DIRECTIVE:
Copy every one of the records below exactly, line by line.

RECORDS PROVIDED:
********************

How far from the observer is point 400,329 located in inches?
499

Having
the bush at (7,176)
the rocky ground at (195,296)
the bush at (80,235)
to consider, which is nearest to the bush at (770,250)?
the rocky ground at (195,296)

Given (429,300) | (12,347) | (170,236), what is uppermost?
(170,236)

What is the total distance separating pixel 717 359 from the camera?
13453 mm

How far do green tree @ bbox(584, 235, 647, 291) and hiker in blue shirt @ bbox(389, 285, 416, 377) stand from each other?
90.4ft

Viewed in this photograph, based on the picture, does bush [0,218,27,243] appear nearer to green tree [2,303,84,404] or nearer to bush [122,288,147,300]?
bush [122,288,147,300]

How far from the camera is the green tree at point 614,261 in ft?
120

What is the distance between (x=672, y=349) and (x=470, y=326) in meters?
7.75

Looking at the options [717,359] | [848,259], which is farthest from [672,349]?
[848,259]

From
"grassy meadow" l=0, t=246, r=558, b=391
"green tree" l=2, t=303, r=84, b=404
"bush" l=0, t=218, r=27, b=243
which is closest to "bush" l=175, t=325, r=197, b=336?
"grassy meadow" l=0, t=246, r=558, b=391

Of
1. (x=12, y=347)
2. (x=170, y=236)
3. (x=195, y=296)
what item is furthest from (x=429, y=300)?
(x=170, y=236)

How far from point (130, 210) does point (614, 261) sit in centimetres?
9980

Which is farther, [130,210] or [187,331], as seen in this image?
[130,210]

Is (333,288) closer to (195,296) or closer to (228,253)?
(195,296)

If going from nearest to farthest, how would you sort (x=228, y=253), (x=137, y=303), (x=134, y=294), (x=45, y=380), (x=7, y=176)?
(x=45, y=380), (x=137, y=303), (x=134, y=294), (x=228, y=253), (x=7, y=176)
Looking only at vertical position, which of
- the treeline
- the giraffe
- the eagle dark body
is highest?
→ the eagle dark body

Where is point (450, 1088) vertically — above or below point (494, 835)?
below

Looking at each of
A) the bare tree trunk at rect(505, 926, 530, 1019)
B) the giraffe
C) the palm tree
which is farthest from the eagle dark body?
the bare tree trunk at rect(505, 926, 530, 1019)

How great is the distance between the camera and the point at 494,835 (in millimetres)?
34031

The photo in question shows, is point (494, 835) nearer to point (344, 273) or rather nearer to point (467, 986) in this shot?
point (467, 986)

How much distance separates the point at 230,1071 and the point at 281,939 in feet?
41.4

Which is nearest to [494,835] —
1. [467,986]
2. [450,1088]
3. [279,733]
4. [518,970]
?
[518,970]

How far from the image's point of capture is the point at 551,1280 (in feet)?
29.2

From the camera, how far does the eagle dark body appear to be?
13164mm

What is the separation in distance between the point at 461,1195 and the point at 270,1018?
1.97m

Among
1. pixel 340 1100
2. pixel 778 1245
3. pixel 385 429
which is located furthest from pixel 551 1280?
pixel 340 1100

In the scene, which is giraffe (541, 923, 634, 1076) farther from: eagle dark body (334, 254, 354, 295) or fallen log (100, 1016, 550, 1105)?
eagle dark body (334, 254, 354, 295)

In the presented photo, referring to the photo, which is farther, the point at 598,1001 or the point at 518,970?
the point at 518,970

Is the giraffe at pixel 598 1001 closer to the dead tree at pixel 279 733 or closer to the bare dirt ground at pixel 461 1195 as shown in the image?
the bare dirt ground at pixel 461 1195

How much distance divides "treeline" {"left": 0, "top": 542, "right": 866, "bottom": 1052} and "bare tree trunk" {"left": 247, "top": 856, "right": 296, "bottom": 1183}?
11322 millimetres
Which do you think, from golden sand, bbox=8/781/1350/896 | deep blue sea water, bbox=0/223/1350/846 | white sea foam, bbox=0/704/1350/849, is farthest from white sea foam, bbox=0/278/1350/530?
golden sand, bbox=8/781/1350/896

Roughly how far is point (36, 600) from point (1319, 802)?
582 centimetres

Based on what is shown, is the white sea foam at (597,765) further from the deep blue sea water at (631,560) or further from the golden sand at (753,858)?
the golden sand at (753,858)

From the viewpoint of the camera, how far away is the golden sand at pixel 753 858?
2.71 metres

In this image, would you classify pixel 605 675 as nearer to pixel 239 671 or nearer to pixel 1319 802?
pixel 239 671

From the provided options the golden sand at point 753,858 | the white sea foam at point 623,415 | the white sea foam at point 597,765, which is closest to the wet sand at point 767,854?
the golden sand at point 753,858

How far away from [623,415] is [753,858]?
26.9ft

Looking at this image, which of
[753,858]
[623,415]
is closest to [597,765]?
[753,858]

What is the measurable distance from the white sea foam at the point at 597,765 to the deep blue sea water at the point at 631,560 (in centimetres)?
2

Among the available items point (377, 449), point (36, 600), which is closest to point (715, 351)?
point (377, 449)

********************

COMPLETE ANSWER:
How far from the observer is point 400,329 located in inches?
499

Having
the bush at (7,176)
the rocky ground at (195,296)
the bush at (80,235)
to consider, which is nearest to the bush at (770,250)?
the rocky ground at (195,296)

Given (429,300) | (12,347) | (170,236), what is uppermost?
(170,236)

What is the total distance separating pixel 717 359 from the camera?
13453 mm

How far do green tree @ bbox(584, 235, 647, 291) and hiker in blue shirt @ bbox(389, 285, 416, 377) stand from each other?
90.4ft

Viewed in this photograph, based on the picture, does bush [0,218,27,243] appear nearer to green tree [2,303,84,404] or nearer to bush [122,288,147,300]?
bush [122,288,147,300]

How far from the camera is the green tree at point 614,261 in ft?
120

What is the distance between (x=672, y=349) and (x=470, y=326) in meters?
7.75

Looking at the options [717,359] | [848,259], which is farthest from [672,349]?
[848,259]

From
"grassy meadow" l=0, t=246, r=558, b=391
"green tree" l=2, t=303, r=84, b=404
"bush" l=0, t=218, r=27, b=243
which is closest to "bush" l=175, t=325, r=197, b=336?
"grassy meadow" l=0, t=246, r=558, b=391

Of
1. (x=12, y=347)
2. (x=170, y=236)
3. (x=195, y=296)
what item is furthest from (x=429, y=300)?
(x=170, y=236)

How far from point (130, 210) does point (614, 261) sit in centimetres?
9980

Which is farther, [130,210] or [187,331], as seen in this image?
[130,210]

Is (333,288) closer to (195,296) or closer to (228,253)?
(195,296)

If going from nearest to farthest, how would you sort (x=228, y=253), (x=137, y=303), (x=134, y=294), (x=45, y=380), (x=7, y=176)?
(x=45, y=380), (x=137, y=303), (x=134, y=294), (x=228, y=253), (x=7, y=176)
Looking only at vertical position, which of
- the treeline
- the giraffe
- the eagle dark body
is highest?
→ the eagle dark body

Where is point (450, 1088) vertically — above or below point (494, 835)?
below

Looking at each of
A) the bare tree trunk at rect(505, 926, 530, 1019)
B) the giraffe
C) the palm tree
which is farthest from the eagle dark body?
the bare tree trunk at rect(505, 926, 530, 1019)

How great is the distance between the camera and the point at 494,835 (in millimetres)?
34031

The photo in question shows, is point (494, 835) nearer to point (344, 273) or rather nearer to point (467, 986) in this shot?
point (467, 986)

How much distance separates the point at 230,1071 and the point at 281,939 in feet?
41.4

Which is nearest to [494,835] —
1. [467,986]
2. [450,1088]
3. [279,733]
4. [518,970]
?
[518,970]

How far from the image's point of capture is the point at 551,1280 (in feet)?
29.2

From the camera, how far does the eagle dark body appear to be?
13164mm

What is the separation in distance between the point at 461,1195 and the point at 270,1018?
1.97m

Among
1. pixel 340 1100
2. pixel 778 1245
3. pixel 385 429
which is located furthest from pixel 551 1280?
pixel 340 1100

In the scene, which is giraffe (541, 923, 634, 1076) farther from: eagle dark body (334, 254, 354, 295) or fallen log (100, 1016, 550, 1105)?
eagle dark body (334, 254, 354, 295)

In the presented photo, referring to the photo, which is farther, the point at 598,1001 or the point at 518,970?
the point at 518,970

Is the giraffe at pixel 598 1001 closer to the dead tree at pixel 279 733 or closer to the bare dirt ground at pixel 461 1195 as shown in the image?
the bare dirt ground at pixel 461 1195

How much distance divides "treeline" {"left": 0, "top": 542, "right": 866, "bottom": 1052} and "bare tree trunk" {"left": 247, "top": 856, "right": 296, "bottom": 1183}?
11322 millimetres
Which do you think, from golden sand, bbox=8/781/1350/896 | deep blue sea water, bbox=0/223/1350/846 | white sea foam, bbox=0/704/1350/849, is farthest from white sea foam, bbox=0/278/1350/530?
golden sand, bbox=8/781/1350/896

Roughly how far is point (36, 600) from point (1319, 802)?
582 centimetres

Based on what is shown, is the white sea foam at (597,765) further from the deep blue sea water at (631,560) or further from the golden sand at (753,858)?
the golden sand at (753,858)

From the viewpoint of the camera, how far away is the golden sand at pixel 753 858?
2.71 metres

In this image, would you classify pixel 605 675 as nearer to pixel 239 671 or nearer to pixel 1319 802?
pixel 239 671

From the provided options the golden sand at point 753,858 | the white sea foam at point 623,415 | the white sea foam at point 597,765, which is closest to the wet sand at point 767,854?
the golden sand at point 753,858

How far away from [623,415] is [753,858]?
26.9ft

Looking at this image, which of
[753,858]
[623,415]
is closest to [597,765]?
[753,858]

What is the measurable distance from the white sea foam at the point at 597,765 to the deep blue sea water at the point at 631,560 (in centimetres)?
2

Among the available items point (377, 449), point (36, 600), which is closest to point (715, 351)?
point (377, 449)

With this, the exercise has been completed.